• _TASK GOAL_
Reproduce the data that follows precisely.

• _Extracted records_
----------------

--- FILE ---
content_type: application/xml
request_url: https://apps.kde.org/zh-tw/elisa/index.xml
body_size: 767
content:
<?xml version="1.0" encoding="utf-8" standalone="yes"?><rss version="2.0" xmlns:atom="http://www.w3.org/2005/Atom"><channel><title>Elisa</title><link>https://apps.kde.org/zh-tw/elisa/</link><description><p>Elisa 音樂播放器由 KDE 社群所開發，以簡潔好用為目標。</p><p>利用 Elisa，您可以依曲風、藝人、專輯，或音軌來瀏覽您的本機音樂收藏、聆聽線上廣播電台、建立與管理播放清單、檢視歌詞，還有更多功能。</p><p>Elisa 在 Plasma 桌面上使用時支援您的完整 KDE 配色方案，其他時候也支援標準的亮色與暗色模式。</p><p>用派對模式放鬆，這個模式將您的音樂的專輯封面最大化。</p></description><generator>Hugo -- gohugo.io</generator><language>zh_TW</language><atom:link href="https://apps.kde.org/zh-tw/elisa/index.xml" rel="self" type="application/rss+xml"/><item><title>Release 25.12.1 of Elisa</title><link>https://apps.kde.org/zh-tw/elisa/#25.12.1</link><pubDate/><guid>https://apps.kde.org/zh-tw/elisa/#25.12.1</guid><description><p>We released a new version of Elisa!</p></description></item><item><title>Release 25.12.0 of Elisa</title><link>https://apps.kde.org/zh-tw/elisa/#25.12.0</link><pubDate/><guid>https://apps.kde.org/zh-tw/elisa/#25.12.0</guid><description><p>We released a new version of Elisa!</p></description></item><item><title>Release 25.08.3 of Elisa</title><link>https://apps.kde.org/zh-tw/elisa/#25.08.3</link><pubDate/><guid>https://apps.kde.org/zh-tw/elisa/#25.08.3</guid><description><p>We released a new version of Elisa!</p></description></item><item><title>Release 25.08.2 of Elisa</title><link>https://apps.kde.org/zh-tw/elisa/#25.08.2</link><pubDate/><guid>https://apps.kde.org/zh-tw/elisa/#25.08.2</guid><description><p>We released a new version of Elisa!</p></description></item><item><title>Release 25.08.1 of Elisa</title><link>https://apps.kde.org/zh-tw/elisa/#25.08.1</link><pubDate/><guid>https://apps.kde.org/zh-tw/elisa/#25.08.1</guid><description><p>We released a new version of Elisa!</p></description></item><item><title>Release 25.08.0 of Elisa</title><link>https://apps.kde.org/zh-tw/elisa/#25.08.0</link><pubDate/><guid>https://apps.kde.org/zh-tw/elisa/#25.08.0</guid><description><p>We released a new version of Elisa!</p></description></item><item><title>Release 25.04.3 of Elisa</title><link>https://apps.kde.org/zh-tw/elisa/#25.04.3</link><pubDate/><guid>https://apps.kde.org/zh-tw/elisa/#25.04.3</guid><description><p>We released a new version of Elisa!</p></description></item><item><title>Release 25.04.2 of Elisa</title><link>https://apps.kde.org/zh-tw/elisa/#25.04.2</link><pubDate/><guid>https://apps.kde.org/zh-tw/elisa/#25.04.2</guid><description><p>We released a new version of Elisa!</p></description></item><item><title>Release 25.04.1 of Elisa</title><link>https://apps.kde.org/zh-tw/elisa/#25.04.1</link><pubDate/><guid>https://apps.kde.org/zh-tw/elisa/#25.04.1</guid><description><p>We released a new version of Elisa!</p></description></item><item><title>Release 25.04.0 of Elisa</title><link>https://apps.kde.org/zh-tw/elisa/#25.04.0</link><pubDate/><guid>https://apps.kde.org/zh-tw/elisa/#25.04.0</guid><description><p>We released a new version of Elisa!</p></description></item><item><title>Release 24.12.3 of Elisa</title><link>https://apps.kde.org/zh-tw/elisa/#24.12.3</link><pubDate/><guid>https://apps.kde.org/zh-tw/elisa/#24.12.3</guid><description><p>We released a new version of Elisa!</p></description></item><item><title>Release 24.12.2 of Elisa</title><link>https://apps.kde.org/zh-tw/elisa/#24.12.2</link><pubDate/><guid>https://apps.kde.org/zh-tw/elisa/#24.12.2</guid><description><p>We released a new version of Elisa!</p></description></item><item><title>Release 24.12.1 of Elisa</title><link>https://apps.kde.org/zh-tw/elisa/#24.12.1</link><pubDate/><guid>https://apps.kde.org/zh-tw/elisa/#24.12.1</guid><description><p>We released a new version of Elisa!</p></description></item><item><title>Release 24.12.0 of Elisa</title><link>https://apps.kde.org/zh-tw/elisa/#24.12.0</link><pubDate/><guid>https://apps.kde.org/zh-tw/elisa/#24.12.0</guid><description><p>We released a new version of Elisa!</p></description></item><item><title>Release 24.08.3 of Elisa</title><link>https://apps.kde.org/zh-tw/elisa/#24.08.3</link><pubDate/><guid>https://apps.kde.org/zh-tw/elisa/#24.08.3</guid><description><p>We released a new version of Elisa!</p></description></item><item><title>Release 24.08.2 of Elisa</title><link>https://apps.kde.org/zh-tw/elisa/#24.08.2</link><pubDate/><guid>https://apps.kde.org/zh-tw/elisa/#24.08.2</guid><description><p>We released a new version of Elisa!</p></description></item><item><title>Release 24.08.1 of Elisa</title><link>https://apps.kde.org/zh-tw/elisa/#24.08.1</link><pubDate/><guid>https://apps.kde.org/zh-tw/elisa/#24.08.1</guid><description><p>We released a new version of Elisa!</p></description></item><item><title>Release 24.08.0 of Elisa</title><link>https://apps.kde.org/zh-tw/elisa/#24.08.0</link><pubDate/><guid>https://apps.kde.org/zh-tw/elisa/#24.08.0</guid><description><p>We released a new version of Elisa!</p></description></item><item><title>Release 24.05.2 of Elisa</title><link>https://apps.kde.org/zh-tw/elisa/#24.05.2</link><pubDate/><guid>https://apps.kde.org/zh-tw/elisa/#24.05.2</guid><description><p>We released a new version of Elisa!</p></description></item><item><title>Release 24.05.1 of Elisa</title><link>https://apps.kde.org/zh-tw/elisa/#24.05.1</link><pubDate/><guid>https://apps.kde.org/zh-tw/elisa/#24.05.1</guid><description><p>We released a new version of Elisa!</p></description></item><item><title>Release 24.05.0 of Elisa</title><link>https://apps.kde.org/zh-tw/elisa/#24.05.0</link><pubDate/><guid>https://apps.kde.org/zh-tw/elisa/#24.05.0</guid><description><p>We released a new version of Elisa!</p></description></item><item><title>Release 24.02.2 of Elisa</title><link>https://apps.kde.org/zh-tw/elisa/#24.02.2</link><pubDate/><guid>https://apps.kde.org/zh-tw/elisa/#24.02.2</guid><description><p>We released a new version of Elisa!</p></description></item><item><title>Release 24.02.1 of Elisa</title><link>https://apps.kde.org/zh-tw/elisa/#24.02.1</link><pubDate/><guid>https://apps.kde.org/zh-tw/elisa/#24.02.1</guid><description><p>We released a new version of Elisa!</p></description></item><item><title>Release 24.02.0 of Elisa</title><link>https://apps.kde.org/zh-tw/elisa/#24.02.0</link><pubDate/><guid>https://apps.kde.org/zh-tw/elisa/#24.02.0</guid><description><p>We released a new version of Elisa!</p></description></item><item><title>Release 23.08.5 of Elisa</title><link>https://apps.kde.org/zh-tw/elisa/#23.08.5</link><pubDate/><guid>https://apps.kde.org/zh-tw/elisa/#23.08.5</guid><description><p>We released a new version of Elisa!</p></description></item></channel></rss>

----------------

• _TASK SOLUTION_
--- FILE ---
content_type: application/xml
request_url: https://apps.kde.org/zh-tw/elisa/index.xml
body_size: 767
content:
<?xml version="1.0" encoding="utf-8" standalone="yes"?><rss version="2.0" xmlns:atom="http://www.w3.org/2005/Atom"><channel><title>Elisa</title><link>https://apps.kde.org/zh-tw/elisa/</link><description><p>Elisa 音樂播放器由 KDE 社群所開發，以簡潔好用為目標。</p><p>利用 Elisa，您可以依曲風、藝人、專輯，或音軌來瀏覽您的本機音樂收藏、聆聽線上廣播電台、建立與管理播放清單、檢視歌詞，還有更多功能。</p><p>Elisa 在 Plasma 桌面上使用時支援您的完整 KDE 配色方案，其他時候也支援標準的亮色與暗色模式。</p><p>用派對模式放鬆，這個模式將您的音樂的專輯封面最大化。</p></description><generator>Hugo -- gohugo.io</generator><language>zh_TW</language><atom:link href="https://apps.kde.org/zh-tw/elisa/index.xml" rel="self" type="application/rss+xml"/><item><title>Release 25.12.1 of Elisa</title><link>https://apps.kde.org/zh-tw/elisa/#25.12.1</link><pubDate/><guid>https://apps.kde.org/zh-tw/elisa/#25.12.1</guid><description><p>We released a new version of Elisa!</p></description></item><item><title>Release 25.12.0 of Elisa</title><link>https://apps.kde.org/zh-tw/elisa/#25.12.0</link><pubDate/><guid>https://apps.kde.org/zh-tw/elisa/#25.12.0</guid><description><p>We released a new version of Elisa!</p></description></item><item><title>Release 25.08.3 of Elisa</title><link>https://apps.kde.org/zh-tw/elisa/#25.08.3</link><pubDate/><guid>https://apps.kde.org/zh-tw/elisa/#25.08.3</guid><description><p>We released a new version of Elisa!</p></description></item><item><title>Release 25.08.2 of Elisa</title><link>https://apps.kde.org/zh-tw/elisa/#25.08.2</link><pubDate/><guid>https://apps.kde.org/zh-tw/elisa/#25.08.2</guid><description><p>We released a new version of Elisa!</p></description></item><item><title>Release 25.08.1 of Elisa</title><link>https://apps.kde.org/zh-tw/elisa/#25.08.1</link><pubDate/><guid>https://apps.kde.org/zh-tw/elisa/#25.08.1</guid><description><p>We released a new version of Elisa!</p></description></item><item><title>Release 25.08.0 of Elisa</title><link>https://apps.kde.org/zh-tw/elisa/#25.08.0</link><pubDate/><guid>https://apps.kde.org/zh-tw/elisa/#25.08.0</guid><description><p>We released a new version of Elisa!</p></description></item><item><title>Release 25.04.3 of Elisa</title><link>https://apps.kde.org/zh-tw/elisa/#25.04.3</link><pubDate/><guid>https://apps.kde.org/zh-tw/elisa/#25.04.3</guid><description><p>We released a new version of Elisa!</p></description></item><item><title>Release 25.04.2 of Elisa</title><link>https://apps.kde.org/zh-tw/elisa/#25.04.2</link><pubDate/><guid>https://apps.kde.org/zh-tw/elisa/#25.04.2</guid><description><p>We released a new version of Elisa!</p></description></item><item><title>Release 25.04.1 of Elisa</title><link>https://apps.kde.org/zh-tw/elisa/#25.04.1</link><pubDate/><guid>https://apps.kde.org/zh-tw/elisa/#25.04.1</guid><description><p>We released a new version of Elisa!</p></description></item><item><title>Release 25.04.0 of Elisa</title><link>https://apps.kde.org/zh-tw/elisa/#25.04.0</link><pubDate/><guid>https://apps.kde.org/zh-tw/elisa/#25.04.0</guid><description><p>We released a new version of Elisa!</p></description></item><item><title>Release 24.12.3 of Elisa</title><link>https://apps.kde.org/zh-tw/elisa/#24.12.3</link><pubDate/><guid>https://apps.kde.org/zh-tw/elisa/#24.12.3</guid><description><p>We released a new version of Elisa!</p></description></item><item><title>Release 24.12.2 of Elisa</title><link>https://apps.kde.org/zh-tw/elisa/#24.12.2</link><pubDate/><guid>https://apps.kde.org/zh-tw/elisa/#24.12.2</guid><description><p>We released a new version of Elisa!</p></description></item><item><title>Release 24.12.1 of Elisa</title><link>https://apps.kde.org/zh-tw/elisa/#24.12.1</link><pubDate/><guid>https://apps.kde.org/zh-tw/elisa/#24.12.1</guid><description><p>We released a new version of Elisa!</p></description></item><item><title>Release 24.12.0 of Elisa</title><link>https://apps.kde.org/zh-tw/elisa/#24.12.0</link><pubDate/><guid>https://apps.kde.org/zh-tw/elisa/#24.12.0</guid><description><p>We released a new version of Elisa!</p></description></item><item><title>Release 24.08.3 of Elisa</title><link>https://apps.kde.org/zh-tw/elisa/#24.08.3</link><pubDate/><guid>https://apps.kde.org/zh-tw/elisa/#24.08.3</guid><description><p>We released a new version of Elisa!</p></description></item><item><title>Release 24.08.2 of Elisa</title><link>https://apps.kde.org/zh-tw/elisa/#24.08.2</link><pubDate/><guid>https://apps.kde.org/zh-tw/elisa/#24.08.2</guid><description><p>We released a new version of Elisa!</p></description></item><item><title>Release 24.08.1 of Elisa</title><link>https://apps.kde.org/zh-tw/elisa/#24.08.1</link><pubDate/><guid>https://apps.kde.org/zh-tw/elisa/#24.08.1</guid><description><p>We released a new version of Elisa!</p></description></item><item><title>Release 24.08.0 of Elisa</title><link>https://apps.kde.org/zh-tw/elisa/#24.08.0</link><pubDate/><guid>https://apps.kde.org/zh-tw/elisa/#24.08.0</guid><description><p>We released a new version of Elisa!</p></description></item><item><title>Release 24.05.2 of Elisa</title><link>https://apps.kde.org/zh-tw/elisa/#24.05.2</link><pubDate/><guid>https://apps.kde.org/zh-tw/elisa/#24.05.2</guid><description><p>We released a new version of Elisa!</p></description></item><item><title>Release 24.05.1 of Elisa</title><link>https://apps.kde.org/zh-tw/elisa/#24.05.1</link><pubDate/><guid>https://apps.kde.org/zh-tw/elisa/#24.05.1</guid><description><p>We released a new version of Elisa!</p></description></item><item><title>Release 24.05.0 of Elisa</title><link>https://apps.kde.org/zh-tw/elisa/#24.05.0</link><pubDate/><guid>https://apps.kde.org/zh-tw/elisa/#24.05.0</guid><description><p>We released a new version of Elisa!</p></description></item><item><title>Release 24.02.2 of Elisa</title><link>https://apps.kde.org/zh-tw/elisa/#24.02.2</link><pubDate/><guid>https://apps.kde.org/zh-tw/elisa/#24.02.2</guid><description><p>We released a new version of Elisa!</p></description></item><item><title>Release 24.02.1 of Elisa</title><link>https://apps.kde.org/zh-tw/elisa/#24.02.1</link><pubDate/><guid>https://apps.kde.org/zh-tw/elisa/#24.02.1</guid><description><p>We released a new version of Elisa!</p></description></item><item><title>Release 24.02.0 of Elisa</title><link>https://apps.kde.org/zh-tw/elisa/#24.02.0</link><pubDate/><guid>https://apps.kde.org/zh-tw/elisa/#24.02.0</guid><description><p>We released a new version of Elisa!</p></description></item><item><title>Release 23.08.5 of Elisa</title><link>https://apps.kde.org/zh-tw/elisa/#23.08.5</link><pubDate/><guid>https://apps.kde.org/zh-tw/elisa/#23.08.5</guid><description><p>We released a new version of Elisa!</p></description></item></channel></rss>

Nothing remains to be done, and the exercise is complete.